Sarà il nucleare ad aiutarci a combattere il surriscaldamento globale: sono le parole di quattro scienziati di fama mondiale, che hanno inviato una lettera all’Associated Press e a vari gruppi ambientalisti internazionali. Secondo i ricercatori, infatti, energia eolica e solare non arriveranno a svilupparsi in tempo per incidere realmente sulle condizioni climatiche: il nucleare non può essere abbandonato.

I nomi sono di tutto rispetto: a firmare la missiva sono stati James Hansen, che lavorava alla NASA, Ken Caldeira della Carnegie Institution, Kerry Emanuel del MIT e Tom Wigley dell’Università di Adelaide, Australia.
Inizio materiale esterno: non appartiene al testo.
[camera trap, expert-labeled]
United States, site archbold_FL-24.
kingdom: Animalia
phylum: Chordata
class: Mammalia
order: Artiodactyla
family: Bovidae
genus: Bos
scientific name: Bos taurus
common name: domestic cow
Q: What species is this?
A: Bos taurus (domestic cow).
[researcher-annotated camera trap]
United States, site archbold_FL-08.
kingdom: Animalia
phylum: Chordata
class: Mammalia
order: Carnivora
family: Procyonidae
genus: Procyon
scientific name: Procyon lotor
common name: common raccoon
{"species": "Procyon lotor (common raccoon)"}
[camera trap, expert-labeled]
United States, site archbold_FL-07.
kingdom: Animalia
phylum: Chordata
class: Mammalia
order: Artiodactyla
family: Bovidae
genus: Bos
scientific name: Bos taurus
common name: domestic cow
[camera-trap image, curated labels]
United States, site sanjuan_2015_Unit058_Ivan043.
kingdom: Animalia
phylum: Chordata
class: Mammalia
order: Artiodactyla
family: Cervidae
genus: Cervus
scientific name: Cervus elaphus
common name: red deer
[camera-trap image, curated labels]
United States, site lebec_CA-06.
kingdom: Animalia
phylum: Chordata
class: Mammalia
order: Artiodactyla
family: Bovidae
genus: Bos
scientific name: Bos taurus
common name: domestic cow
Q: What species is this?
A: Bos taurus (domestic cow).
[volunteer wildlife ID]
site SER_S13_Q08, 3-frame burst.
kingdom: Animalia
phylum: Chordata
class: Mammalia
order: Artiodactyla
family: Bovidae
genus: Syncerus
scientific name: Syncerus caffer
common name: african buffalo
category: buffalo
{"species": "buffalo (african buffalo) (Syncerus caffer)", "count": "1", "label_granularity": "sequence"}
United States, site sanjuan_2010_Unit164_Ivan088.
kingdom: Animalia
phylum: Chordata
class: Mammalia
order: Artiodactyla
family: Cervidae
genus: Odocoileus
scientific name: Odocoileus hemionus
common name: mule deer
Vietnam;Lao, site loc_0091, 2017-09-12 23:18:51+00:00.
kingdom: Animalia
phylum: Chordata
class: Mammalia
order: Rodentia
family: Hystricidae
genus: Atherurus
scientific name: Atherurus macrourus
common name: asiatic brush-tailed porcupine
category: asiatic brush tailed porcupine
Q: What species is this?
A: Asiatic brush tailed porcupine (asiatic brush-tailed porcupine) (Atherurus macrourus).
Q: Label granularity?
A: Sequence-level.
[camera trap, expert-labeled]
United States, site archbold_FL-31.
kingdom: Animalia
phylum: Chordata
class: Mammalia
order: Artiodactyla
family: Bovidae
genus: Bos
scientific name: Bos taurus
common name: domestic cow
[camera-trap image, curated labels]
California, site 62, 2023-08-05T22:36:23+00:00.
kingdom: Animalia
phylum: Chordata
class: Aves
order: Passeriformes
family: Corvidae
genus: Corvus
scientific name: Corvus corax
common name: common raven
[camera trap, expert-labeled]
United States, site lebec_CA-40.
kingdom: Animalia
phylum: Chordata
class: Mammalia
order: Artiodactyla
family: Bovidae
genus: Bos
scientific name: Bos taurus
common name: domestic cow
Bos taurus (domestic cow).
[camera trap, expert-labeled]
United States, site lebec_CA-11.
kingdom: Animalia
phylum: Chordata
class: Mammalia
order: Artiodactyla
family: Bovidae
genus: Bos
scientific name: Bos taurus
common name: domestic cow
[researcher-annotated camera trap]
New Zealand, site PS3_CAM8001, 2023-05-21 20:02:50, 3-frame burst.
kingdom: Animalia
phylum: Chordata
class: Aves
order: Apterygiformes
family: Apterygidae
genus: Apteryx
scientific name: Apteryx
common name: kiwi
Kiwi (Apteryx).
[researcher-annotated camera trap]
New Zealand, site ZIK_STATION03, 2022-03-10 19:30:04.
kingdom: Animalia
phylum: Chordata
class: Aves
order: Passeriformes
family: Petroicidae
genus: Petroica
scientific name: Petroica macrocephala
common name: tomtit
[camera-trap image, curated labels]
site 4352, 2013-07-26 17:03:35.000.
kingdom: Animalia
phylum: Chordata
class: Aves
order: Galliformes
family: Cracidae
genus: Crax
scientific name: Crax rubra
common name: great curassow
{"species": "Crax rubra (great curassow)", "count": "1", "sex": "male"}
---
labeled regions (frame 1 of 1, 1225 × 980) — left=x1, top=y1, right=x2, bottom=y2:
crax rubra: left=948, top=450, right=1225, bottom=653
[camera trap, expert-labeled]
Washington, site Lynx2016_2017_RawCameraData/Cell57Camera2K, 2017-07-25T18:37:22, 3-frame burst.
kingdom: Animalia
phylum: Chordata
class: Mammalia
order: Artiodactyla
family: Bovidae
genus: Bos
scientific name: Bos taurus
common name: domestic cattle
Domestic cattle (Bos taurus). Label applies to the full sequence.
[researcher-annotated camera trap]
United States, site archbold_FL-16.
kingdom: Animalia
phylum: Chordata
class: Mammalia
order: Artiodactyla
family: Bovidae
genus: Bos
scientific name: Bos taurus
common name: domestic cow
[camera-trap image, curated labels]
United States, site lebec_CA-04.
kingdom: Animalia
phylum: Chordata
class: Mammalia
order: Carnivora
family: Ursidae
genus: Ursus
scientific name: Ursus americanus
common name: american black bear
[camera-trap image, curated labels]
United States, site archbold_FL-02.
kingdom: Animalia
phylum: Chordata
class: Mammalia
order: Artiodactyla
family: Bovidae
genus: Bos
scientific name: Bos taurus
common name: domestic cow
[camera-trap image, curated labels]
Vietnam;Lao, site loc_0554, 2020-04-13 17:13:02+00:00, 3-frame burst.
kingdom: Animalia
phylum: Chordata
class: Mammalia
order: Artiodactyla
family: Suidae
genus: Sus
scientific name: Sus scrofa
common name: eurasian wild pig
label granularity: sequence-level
E anche il messaggio è chiaro: è irrealistico fare affidamento solo su sole e vento, bisognerebbe investire in modo più massiccio nella ricerca sul nucleare.

Il motivo, scrivono nella lettera i quattro scienziati,è semplice:

Fonti di energia come eolico e solare non riusciranno a crescere abbastanza in fretta: con questi livelli di riscaldamento del pianeta e con l’aumento sempre più vertiginoso delle emissioni nocive, non possiamo permetterci di mettere da parte questa tecnologia.

I ricercatori hanno poi precisato: nessuna opposizione a fonti pulite come energia eolica e fotovoltaico, che loro stessi hanno contribuito a diffondere, ma gli ambientalisti devono capire che queste da sole non possono risolvere il problema globale.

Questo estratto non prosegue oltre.